▶ **Tasks to perform**
[1] Revise the passage of the article on California's False Claims Act amendment starting with "This definition of" and going on through "violation of the Act.", replacing "overpayment" with "excess payment".
[2] According to the article on California's False Claims Act amendment, when did the Amendment take effect?

▶ **Page**
On September 27,2012, California’s Governor Brown signed Assembly Bill 2492 amending California’s False Claims Act, codified at California Government Code sections 12650 through 12656 (the “Act”). The September 2012 amendment (“Amendment”) took effect January 1, 2013. The Act is now more closely aligned with the federal False Claims Act (“FCA”). The combination of this alignment with the FCA, the broader applicability of the Act, and the additional protections and relief provided to qui tam plaintiffs will undoubtedly result in more false claims litigation in California. Specifically, the Amendment creates eight substantive changes to the Act. Each of these modifications and their potential effect on litigation of false claims are discussed in this article.
Background Of The Act And The Amendment
The California legislature first enacted the Act in 1987 to provide the State of California (the “State”) and local government a statutory weapon for defending against fraud. The Act provides a civil remedy against persons who knowingly submit false or fraudulent claims for payment, misappropriate public property, or deceptively avoid obligations to pay or return funds to the State or a political subdivision of the State. The modifications to the Act, in large part, mirror the recent changes to the FCA. This legislative following occurs because the Office of the Inspector General for the U.S. Department of Health and Human Services requires certain changes of the FCA be incorporated into a state’s false claims act in order for a state to qualify for federal financial incentives provided under the Social Security Act. These financial incentives are only provided to a state if the state’s false claims act carries the same strength and enforceability as the FCA. These financial incentives also parallel the State’s own interest in strengthening the Act to maximize its enforceability for the economic benefit of the State.
Expands Definition Of “Claim”
The Amendment expands the definition of false “claim” to include those claims submitted to a “contractor, grantee, or other recipient, if the money, property, or service is to be spent or used on a state or any political subdivision’s behalf or to advance a state or political subdivision’s program or interest.” (Additions denoted in italics.) The additional language broadens the scope of a claim to include money, property or services to be spent in the advancement of the State or political subdivision’s interest. The prior version of the statute only provided for claims “made to a contractor, grantee, or other recipient, if the money, property, or service was to be spent or used on a state or any political subdivision program or interest.” The addition of the phase “to advance” expands the definition of “claim.”
The Act sets forth eight (8) categories of actions that amount to violations of the Act. Two of the actions include reference to an “obligation.” Prior versions of the Act, however, did not define “obligation.” To address the differing judicial interpretations of “obligation,” the Amendment defines the term to mean “an established duty, whether or not fixed, arising from an express or implied contractual, grantor-grantee, or licensor-licensee relationship, from a fee-based or similar relationship, from statute or regulation, or from the retention of any overpayment.”
This definition of “obligation” aligns the scope of the Act with the FCA. Congress amended the FCA in 2010 to include “retention of overpayment” as an additional act giving rise to liability. This more expansive definition is included in the Amendment. Additionally, the definition of “obligation” clarifies, and arguably broadens, the scope of actions that will constitute a violation of the Act.
Expands Relief For Person Discriminated Against For Actions Taken In Furtherance Of The Act
Any person retaliated against as a “whistleblower” for acts done in furtherance of the Act, such as reporting false claims to the State or a political subdivision, will find greater relief available under the Act. The Amendment eliminates the limitation for recovery by an employee, contractor, or agent who is discriminated against by its employer if that employee, contractor, or agent also participated in conduct that resulted in the submission of a false claim. As with many of the other modifications to the Act signed into law on September 27, 2012, this change broadens the scope of the Act by providing greater protection to reporting “whistleblower” employees, contractors, and agents. The greater protection may entice employees, contractors, and agents to come forward with information concerning false claims.

Data items:

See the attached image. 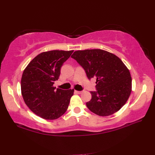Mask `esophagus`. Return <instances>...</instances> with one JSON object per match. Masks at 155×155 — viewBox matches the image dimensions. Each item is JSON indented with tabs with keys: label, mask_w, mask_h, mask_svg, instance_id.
Returning a JSON list of instances; mask_svg holds the SVG:
<instances>
[{
	"label": "esophagus",
	"mask_w": 155,
	"mask_h": 155,
	"mask_svg": "<svg viewBox=\"0 0 155 155\" xmlns=\"http://www.w3.org/2000/svg\"><path fill=\"white\" fill-rule=\"evenodd\" d=\"M75 92L76 93V94H81V93H82V91H78V90H75Z\"/></svg>",
	"instance_id": "1"
}]
</instances>
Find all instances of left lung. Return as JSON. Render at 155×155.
<instances>
[{"label": "left lung", "instance_id": "8db88e82", "mask_svg": "<svg viewBox=\"0 0 155 155\" xmlns=\"http://www.w3.org/2000/svg\"><path fill=\"white\" fill-rule=\"evenodd\" d=\"M71 58L82 66L87 78L96 79L97 91L90 92L92 98L86 103L89 110L103 117L120 110L132 92V77L123 61L101 49L75 51Z\"/></svg>", "mask_w": 155, "mask_h": 155}]
</instances>
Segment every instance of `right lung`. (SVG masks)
Returning a JSON list of instances; mask_svg holds the SVG:
<instances>
[{
    "mask_svg": "<svg viewBox=\"0 0 155 155\" xmlns=\"http://www.w3.org/2000/svg\"><path fill=\"white\" fill-rule=\"evenodd\" d=\"M74 51L43 52L32 59L23 72L21 90L26 105L42 119L53 120L66 112L74 90H62L53 86L61 68Z\"/></svg>",
    "mask_w": 155,
    "mask_h": 155,
    "instance_id": "add662e5",
    "label": "right lung"
}]
</instances>
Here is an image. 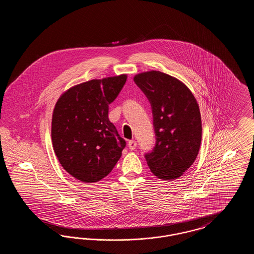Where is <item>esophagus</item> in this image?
I'll use <instances>...</instances> for the list:
<instances>
[{
  "instance_id": "34e87169",
  "label": "esophagus",
  "mask_w": 254,
  "mask_h": 254,
  "mask_svg": "<svg viewBox=\"0 0 254 254\" xmlns=\"http://www.w3.org/2000/svg\"><path fill=\"white\" fill-rule=\"evenodd\" d=\"M127 145H128V148H129L130 150H133V149H135V148H136L137 143H136V141H134V140H130V141H128Z\"/></svg>"
}]
</instances>
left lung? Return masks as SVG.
<instances>
[{"mask_svg": "<svg viewBox=\"0 0 254 254\" xmlns=\"http://www.w3.org/2000/svg\"><path fill=\"white\" fill-rule=\"evenodd\" d=\"M152 109L156 145L145 154L159 179L175 180L196 160L202 140L199 105L190 88L169 74L151 70L134 76Z\"/></svg>", "mask_w": 254, "mask_h": 254, "instance_id": "8db88e82", "label": "left lung"}]
</instances>
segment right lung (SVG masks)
<instances>
[{
    "mask_svg": "<svg viewBox=\"0 0 254 254\" xmlns=\"http://www.w3.org/2000/svg\"><path fill=\"white\" fill-rule=\"evenodd\" d=\"M127 78V74H121L74 85L55 105L52 146L61 166L79 181L102 180L121 158L126 141L109 121V105L118 96Z\"/></svg>",
    "mask_w": 254,
    "mask_h": 254,
    "instance_id": "right-lung-1",
    "label": "right lung"
}]
</instances>
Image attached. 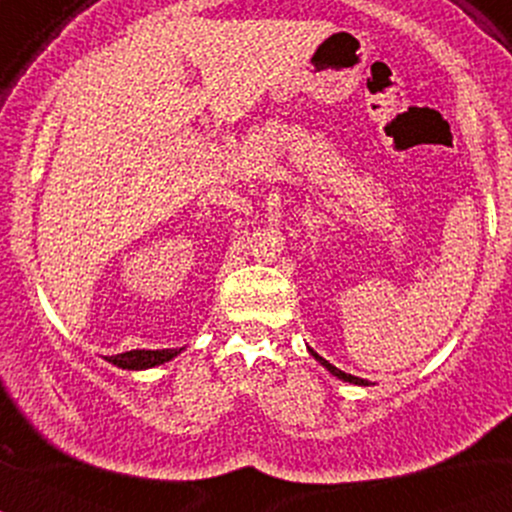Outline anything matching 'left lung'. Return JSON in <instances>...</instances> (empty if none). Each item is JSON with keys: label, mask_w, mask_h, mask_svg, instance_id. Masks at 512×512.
Wrapping results in <instances>:
<instances>
[{"label": "left lung", "mask_w": 512, "mask_h": 512, "mask_svg": "<svg viewBox=\"0 0 512 512\" xmlns=\"http://www.w3.org/2000/svg\"><path fill=\"white\" fill-rule=\"evenodd\" d=\"M310 354L315 356V361H320V364H323L325 369H328V372L333 374V377L343 379V382H351V384H364V387H366V384H369V382H366V379H361V377H354V374H346V372H341V369H338V366L328 364V361H325L323 356H318V354H315V351H312V348H310Z\"/></svg>", "instance_id": "1"}]
</instances>
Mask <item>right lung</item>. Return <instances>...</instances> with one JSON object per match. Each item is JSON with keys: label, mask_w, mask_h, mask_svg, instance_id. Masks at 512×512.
<instances>
[{"label": "right lung", "mask_w": 512, "mask_h": 512, "mask_svg": "<svg viewBox=\"0 0 512 512\" xmlns=\"http://www.w3.org/2000/svg\"><path fill=\"white\" fill-rule=\"evenodd\" d=\"M184 348H158V351H125V354L110 356V364L120 366V369H130V372H140V369H151V366L166 364L174 356L182 354Z\"/></svg>", "instance_id": "obj_1"}]
</instances>
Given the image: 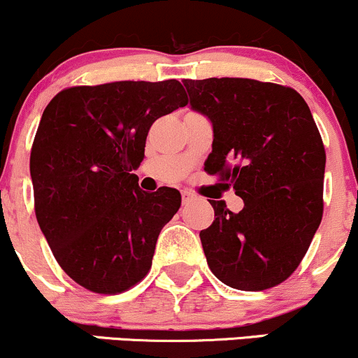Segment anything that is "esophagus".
Masks as SVG:
<instances>
[{
	"mask_svg": "<svg viewBox=\"0 0 358 358\" xmlns=\"http://www.w3.org/2000/svg\"><path fill=\"white\" fill-rule=\"evenodd\" d=\"M193 198H194L193 193H189V191H182V203H189Z\"/></svg>",
	"mask_w": 358,
	"mask_h": 358,
	"instance_id": "obj_1",
	"label": "esophagus"
}]
</instances>
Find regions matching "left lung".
Listing matches in <instances>:
<instances>
[{
	"mask_svg": "<svg viewBox=\"0 0 358 358\" xmlns=\"http://www.w3.org/2000/svg\"><path fill=\"white\" fill-rule=\"evenodd\" d=\"M191 109L213 126L205 162L244 199L239 213L213 201L199 232L211 273L237 290L285 282L322 218L326 152L309 106L294 88L251 78L182 80Z\"/></svg>",
	"mask_w": 358,
	"mask_h": 358,
	"instance_id": "obj_1",
	"label": "left lung"
}]
</instances>
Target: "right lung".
I'll list each match as a JSON object with an SVG mask.
<instances>
[{"label":"right lung","instance_id":"1","mask_svg":"<svg viewBox=\"0 0 358 358\" xmlns=\"http://www.w3.org/2000/svg\"><path fill=\"white\" fill-rule=\"evenodd\" d=\"M178 80L70 87L48 103L30 152L36 217L59 266L95 294L147 276L162 227L178 213L172 187L141 191L150 126L184 107Z\"/></svg>","mask_w":358,"mask_h":358}]
</instances>
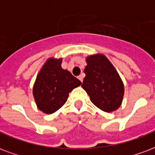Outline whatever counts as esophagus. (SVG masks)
Wrapping results in <instances>:
<instances>
[{
  "label": "esophagus",
  "instance_id": "1",
  "mask_svg": "<svg viewBox=\"0 0 155 155\" xmlns=\"http://www.w3.org/2000/svg\"><path fill=\"white\" fill-rule=\"evenodd\" d=\"M78 79L80 80V81H81V82H83V79H84V74H81V75H79L78 76Z\"/></svg>",
  "mask_w": 155,
  "mask_h": 155
}]
</instances>
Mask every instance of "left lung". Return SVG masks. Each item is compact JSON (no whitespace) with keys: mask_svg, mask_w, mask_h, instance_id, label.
I'll list each match as a JSON object with an SVG mask.
<instances>
[{"mask_svg":"<svg viewBox=\"0 0 155 155\" xmlns=\"http://www.w3.org/2000/svg\"><path fill=\"white\" fill-rule=\"evenodd\" d=\"M82 88L95 106L104 112H113L121 106L124 86L112 63L104 55L87 58Z\"/></svg>","mask_w":155,"mask_h":155,"instance_id":"1","label":"left lung"}]
</instances>
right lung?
Masks as SVG:
<instances>
[{
	"label": "right lung",
	"instance_id": "obj_1",
	"mask_svg": "<svg viewBox=\"0 0 155 155\" xmlns=\"http://www.w3.org/2000/svg\"><path fill=\"white\" fill-rule=\"evenodd\" d=\"M61 59L51 58L37 76L33 94L38 109L55 113L65 104L72 89L80 86L81 81L61 66Z\"/></svg>",
	"mask_w": 155,
	"mask_h": 155
}]
</instances>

▶ **Responses to the exercise**
[1]
This definition of “obligation” aligns the scope of the Act with the FCA. Congress amended the FCA in 2010 to include “retention of excess payment” as an additional act giving rise to liability. This more expansive definition is included in the Amendment. Additionally, the definition of “obligation” clarifies, and arguably broadens, the scope of actions that will constitute a violation of the Act.

[2] January 1, 2013.